Nem a conta bancária, nem a fama ou os egos destruíram a ligação entre os quatro U2. De resto, as vidas privadas sempre foram isso mesmo e quando expostas, foi por vontade própria. ‘The Sweetest Thing’, um lado B de ‘Where The Streets Have No Name’, ascendeu a single onze anos depois, como pedido de desculpa de Bono à mulher Ali Hewson por se ter esquecido do aniversário durante as gravações de The Joshua Tree em 1987.
O respeito mútuo ajuda a explicar a longevidade. A ideia comum de desafio e reinvenção também. Baralhar e voltar a dar é exceção e não regra na história dos U2. No ano passado, a digressão comemorativa do 30.º aniversário do clássico The Joshua Tree foi um intervalo na fome de novo. Elevar a fasquia do álbum seguinte sempre foi uma ambição natural e o parto de revoluções internas.

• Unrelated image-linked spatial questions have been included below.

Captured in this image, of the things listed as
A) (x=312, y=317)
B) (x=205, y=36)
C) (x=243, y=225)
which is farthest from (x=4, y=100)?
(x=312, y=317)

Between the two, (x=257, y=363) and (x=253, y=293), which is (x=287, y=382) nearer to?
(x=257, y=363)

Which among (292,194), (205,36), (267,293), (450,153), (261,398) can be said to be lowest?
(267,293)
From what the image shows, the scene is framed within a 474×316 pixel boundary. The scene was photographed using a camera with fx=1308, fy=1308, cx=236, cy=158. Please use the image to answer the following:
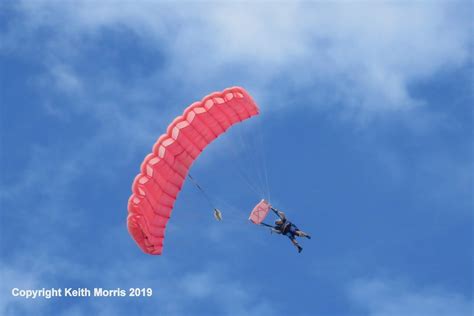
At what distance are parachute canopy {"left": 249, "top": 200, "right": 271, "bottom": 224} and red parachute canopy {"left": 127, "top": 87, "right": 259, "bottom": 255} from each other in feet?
12.3

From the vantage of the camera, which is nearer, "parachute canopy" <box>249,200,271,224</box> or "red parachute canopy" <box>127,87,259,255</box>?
"red parachute canopy" <box>127,87,259,255</box>

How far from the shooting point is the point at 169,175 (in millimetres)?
59375

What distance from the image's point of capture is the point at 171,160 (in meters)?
59.1

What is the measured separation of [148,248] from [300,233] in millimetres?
7134

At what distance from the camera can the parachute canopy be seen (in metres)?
61.0

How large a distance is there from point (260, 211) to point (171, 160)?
5087 mm

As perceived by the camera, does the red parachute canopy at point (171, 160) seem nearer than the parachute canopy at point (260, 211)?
Yes

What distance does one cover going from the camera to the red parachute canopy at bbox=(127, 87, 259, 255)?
192 ft

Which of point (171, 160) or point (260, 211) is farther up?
point (171, 160)

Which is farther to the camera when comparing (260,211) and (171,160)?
(260,211)

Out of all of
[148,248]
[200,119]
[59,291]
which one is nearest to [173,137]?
[200,119]

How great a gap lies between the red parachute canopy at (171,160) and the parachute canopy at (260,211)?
12.3ft

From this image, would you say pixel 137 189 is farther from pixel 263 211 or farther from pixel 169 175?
pixel 263 211

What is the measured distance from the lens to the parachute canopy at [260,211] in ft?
200
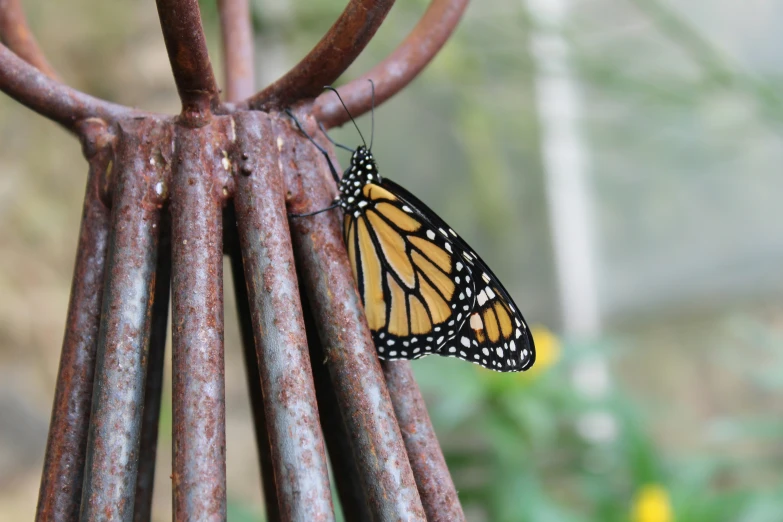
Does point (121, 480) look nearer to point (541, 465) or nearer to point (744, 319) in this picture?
point (541, 465)

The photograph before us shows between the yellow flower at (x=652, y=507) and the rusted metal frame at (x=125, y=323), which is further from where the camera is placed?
the yellow flower at (x=652, y=507)

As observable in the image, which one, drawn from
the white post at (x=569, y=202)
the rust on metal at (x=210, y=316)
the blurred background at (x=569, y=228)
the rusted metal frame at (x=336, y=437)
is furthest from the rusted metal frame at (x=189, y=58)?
the white post at (x=569, y=202)

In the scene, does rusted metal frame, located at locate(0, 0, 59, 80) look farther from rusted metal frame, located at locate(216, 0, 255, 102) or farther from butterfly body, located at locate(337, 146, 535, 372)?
butterfly body, located at locate(337, 146, 535, 372)

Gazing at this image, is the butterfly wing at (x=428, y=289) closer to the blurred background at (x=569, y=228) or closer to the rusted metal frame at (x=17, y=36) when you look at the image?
the rusted metal frame at (x=17, y=36)

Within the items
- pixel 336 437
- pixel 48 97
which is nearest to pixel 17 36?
pixel 48 97

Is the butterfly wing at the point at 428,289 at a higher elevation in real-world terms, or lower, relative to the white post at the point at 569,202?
lower

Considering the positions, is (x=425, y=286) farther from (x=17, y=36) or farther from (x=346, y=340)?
(x=17, y=36)

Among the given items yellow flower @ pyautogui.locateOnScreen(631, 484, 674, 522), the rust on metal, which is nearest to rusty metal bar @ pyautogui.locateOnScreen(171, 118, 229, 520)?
the rust on metal
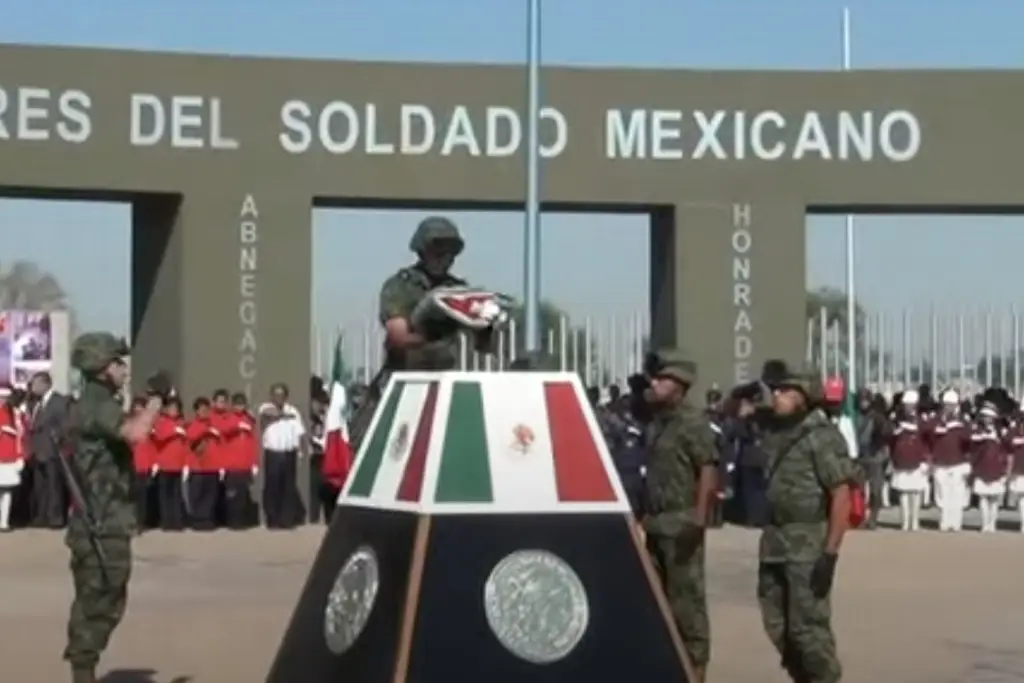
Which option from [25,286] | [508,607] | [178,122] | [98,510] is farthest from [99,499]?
[25,286]

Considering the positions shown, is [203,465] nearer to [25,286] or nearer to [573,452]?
[573,452]

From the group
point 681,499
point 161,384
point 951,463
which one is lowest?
point 951,463

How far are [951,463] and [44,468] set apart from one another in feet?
33.1

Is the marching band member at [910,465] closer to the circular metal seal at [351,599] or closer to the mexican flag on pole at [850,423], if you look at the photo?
the mexican flag on pole at [850,423]

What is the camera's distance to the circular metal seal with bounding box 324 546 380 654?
7027 mm

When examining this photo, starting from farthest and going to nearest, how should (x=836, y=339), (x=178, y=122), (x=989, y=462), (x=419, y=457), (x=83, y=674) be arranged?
(x=836, y=339) < (x=989, y=462) < (x=178, y=122) < (x=83, y=674) < (x=419, y=457)

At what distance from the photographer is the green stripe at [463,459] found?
691 cm

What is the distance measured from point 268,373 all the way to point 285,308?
0.75 m

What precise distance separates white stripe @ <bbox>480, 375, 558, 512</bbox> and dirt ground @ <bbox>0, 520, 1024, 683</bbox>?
5.31m

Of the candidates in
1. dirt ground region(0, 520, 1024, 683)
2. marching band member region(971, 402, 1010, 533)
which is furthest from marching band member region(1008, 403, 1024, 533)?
dirt ground region(0, 520, 1024, 683)

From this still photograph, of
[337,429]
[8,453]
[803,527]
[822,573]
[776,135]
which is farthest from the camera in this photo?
[776,135]

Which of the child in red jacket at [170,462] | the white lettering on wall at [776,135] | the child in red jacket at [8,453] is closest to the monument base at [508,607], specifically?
the child in red jacket at [170,462]

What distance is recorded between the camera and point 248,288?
79.8 feet

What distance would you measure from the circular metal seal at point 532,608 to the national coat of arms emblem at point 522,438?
334mm
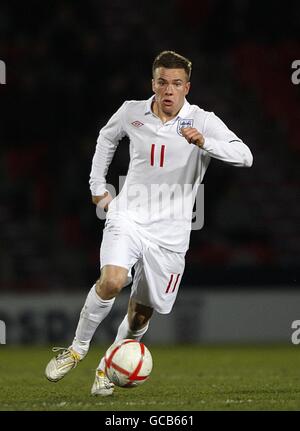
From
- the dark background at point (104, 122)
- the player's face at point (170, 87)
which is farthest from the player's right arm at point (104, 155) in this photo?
the dark background at point (104, 122)

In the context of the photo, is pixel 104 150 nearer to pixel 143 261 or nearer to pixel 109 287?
pixel 143 261

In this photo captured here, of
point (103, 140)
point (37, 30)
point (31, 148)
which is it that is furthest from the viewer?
point (37, 30)

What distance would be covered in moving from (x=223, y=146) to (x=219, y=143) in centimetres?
3

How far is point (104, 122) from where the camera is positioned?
15.4m

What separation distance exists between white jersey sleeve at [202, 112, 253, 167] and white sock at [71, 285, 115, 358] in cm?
120

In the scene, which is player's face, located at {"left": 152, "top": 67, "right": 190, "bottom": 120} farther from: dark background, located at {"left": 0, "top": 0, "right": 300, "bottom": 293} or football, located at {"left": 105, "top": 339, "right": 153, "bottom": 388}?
dark background, located at {"left": 0, "top": 0, "right": 300, "bottom": 293}

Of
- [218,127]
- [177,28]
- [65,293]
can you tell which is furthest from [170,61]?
[177,28]

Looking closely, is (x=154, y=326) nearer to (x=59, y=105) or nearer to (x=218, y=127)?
(x=59, y=105)

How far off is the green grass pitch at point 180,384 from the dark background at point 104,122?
109 inches

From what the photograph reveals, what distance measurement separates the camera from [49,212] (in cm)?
1498

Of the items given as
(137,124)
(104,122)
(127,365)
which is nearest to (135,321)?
(127,365)

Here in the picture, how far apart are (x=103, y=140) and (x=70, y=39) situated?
9942 mm

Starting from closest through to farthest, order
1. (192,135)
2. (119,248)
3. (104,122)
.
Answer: (192,135) < (119,248) < (104,122)

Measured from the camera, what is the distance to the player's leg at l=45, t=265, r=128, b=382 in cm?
611
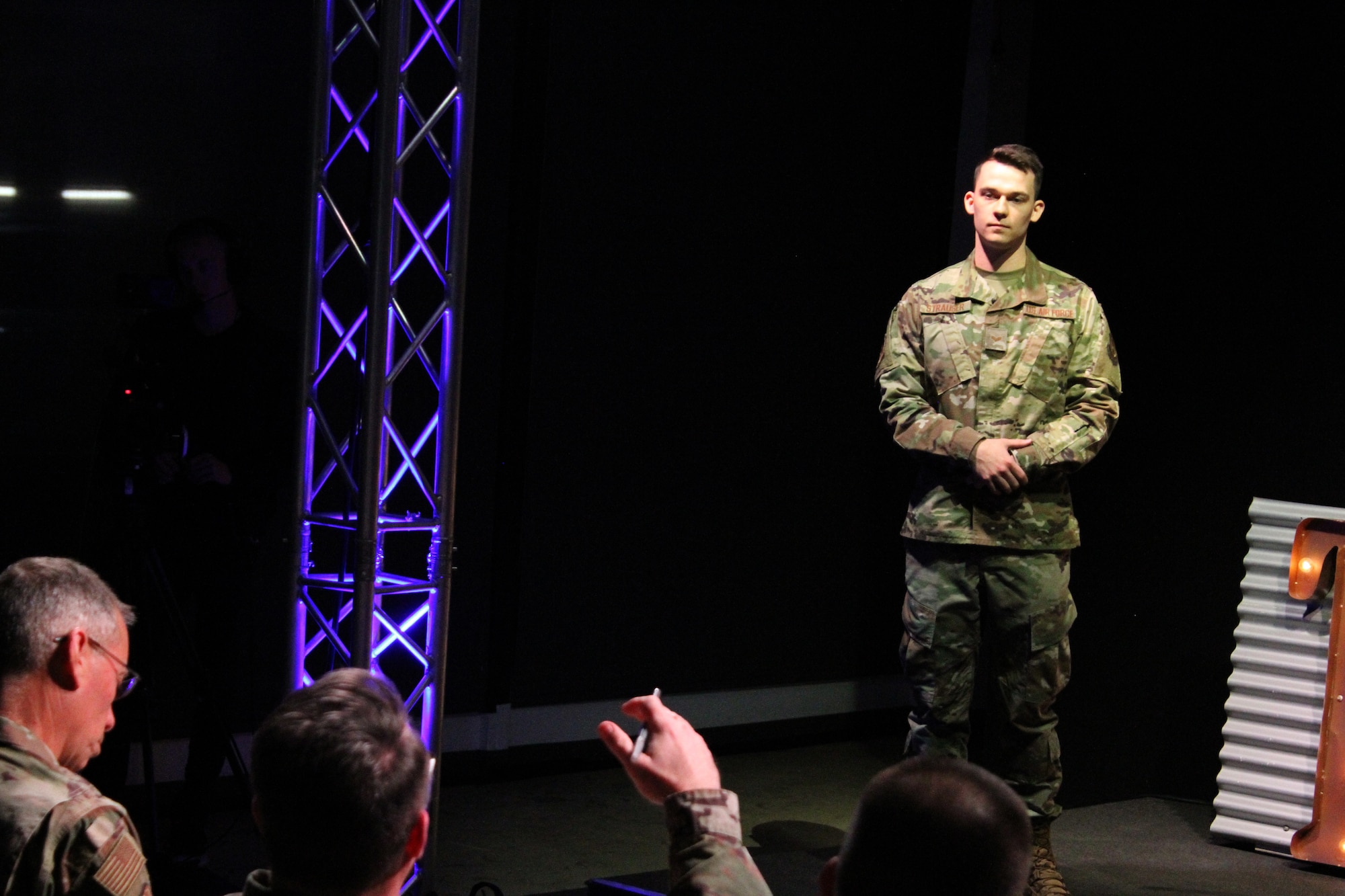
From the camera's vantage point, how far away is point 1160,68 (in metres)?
4.31

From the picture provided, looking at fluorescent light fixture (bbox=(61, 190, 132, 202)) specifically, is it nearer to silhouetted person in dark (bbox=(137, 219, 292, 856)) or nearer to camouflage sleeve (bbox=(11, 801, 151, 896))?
silhouetted person in dark (bbox=(137, 219, 292, 856))

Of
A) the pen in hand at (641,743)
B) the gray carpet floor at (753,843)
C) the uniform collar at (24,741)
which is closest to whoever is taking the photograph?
the pen in hand at (641,743)

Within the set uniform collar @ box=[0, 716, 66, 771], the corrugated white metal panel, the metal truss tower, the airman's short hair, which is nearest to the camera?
the airman's short hair

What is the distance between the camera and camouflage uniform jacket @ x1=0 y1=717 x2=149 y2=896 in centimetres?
150

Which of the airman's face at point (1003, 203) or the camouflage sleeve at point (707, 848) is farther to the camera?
the airman's face at point (1003, 203)

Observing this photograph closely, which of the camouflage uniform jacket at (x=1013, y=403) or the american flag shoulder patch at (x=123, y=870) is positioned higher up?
the camouflage uniform jacket at (x=1013, y=403)

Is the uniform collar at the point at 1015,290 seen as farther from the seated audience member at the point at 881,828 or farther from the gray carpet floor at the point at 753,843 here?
the seated audience member at the point at 881,828

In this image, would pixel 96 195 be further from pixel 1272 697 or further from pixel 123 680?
pixel 1272 697

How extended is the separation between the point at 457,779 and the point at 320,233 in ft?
6.53

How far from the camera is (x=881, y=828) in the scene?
4.09 feet

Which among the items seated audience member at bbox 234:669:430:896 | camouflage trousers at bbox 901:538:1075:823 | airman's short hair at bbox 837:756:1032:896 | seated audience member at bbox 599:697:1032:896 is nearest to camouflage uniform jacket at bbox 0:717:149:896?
seated audience member at bbox 234:669:430:896

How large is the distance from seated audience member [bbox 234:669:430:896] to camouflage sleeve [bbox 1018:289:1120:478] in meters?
2.35

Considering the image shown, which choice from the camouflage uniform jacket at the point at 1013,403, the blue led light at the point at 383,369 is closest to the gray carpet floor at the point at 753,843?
the blue led light at the point at 383,369

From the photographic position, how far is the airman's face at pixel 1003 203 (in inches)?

Na ressaca do triunfo global de The Joshua Tree, a secção rítmica formada por Adam Clayton (baixo) e Larry Mullen Jr. (bateria) defendia a opção conservadora de persistir num som mais clássico mas, atentos às novas tendências da música de dança, como a explosão do acid house , Bono e The Edge defendiam a mudança. ‘Night & Day’, o tributo a Cole Porter da coleção Red + Hot, foi a experiência laboratorial necessária para fazer avançar as máquinas. O díptico Achtung Baby e Zooropa não só empurrou os U2 para uma nova dimensão, como ainda hoje serve de barómetro, de reinvenção – acontecera quase em paralelo com os Primal Scream em Screamadelica (1991) e posteriormente com os Radiohead em Ok Computer (1997), os Arcade Fire em Reflektor (2013) e Kanye West em Yeezus do mesmo ano, sem esquecer o grande mestre da encenação David Bowie, capaz de matar e inventar personagens como Ziggy Stardust ou Thin White Duke
Na primeira visita a Portugal em 1982, os U2 tinham urgência de chamar a atenção do mundo. Nas digressões ZooTV e PopMart, que visitaram Alvalade em 1993 e 1997, respetivamente, o mundo já escutava os U2 com toda a atenção mas em vez de jogarem pelo seguro, a emboscada vanguardista pela linha da frente da cultura visual e musical foi como uma linha de bingo. Não houve outra banda tão importante na década de 90, capaz de catalisar mediatismo e público enquanto criava uma agenda própria.
Os dois lados do muro
Berlim é uma cidade importante para os U2. Em outubro de 1990, menos de um ano depois da queda do muro, ali decidiram gravar Achtung Baby, sucessor de The Joshua Tree (1987) e também de Rattle and Hum (1988), coleção de gravações ao vivo, versões e inéditos como Desire e Angel of Harlem. A escolha não foi aleatória. Politicamente, simbolizava a reunificação alemã e uma Europa mais unida. Culturalmente, era a cidade da trilogia dourada de David Bowie – Low, Lodger e Heroes, gravados com Brian Eno – o produtor do álbum, com Daniel Lanois – no final dos anos 70.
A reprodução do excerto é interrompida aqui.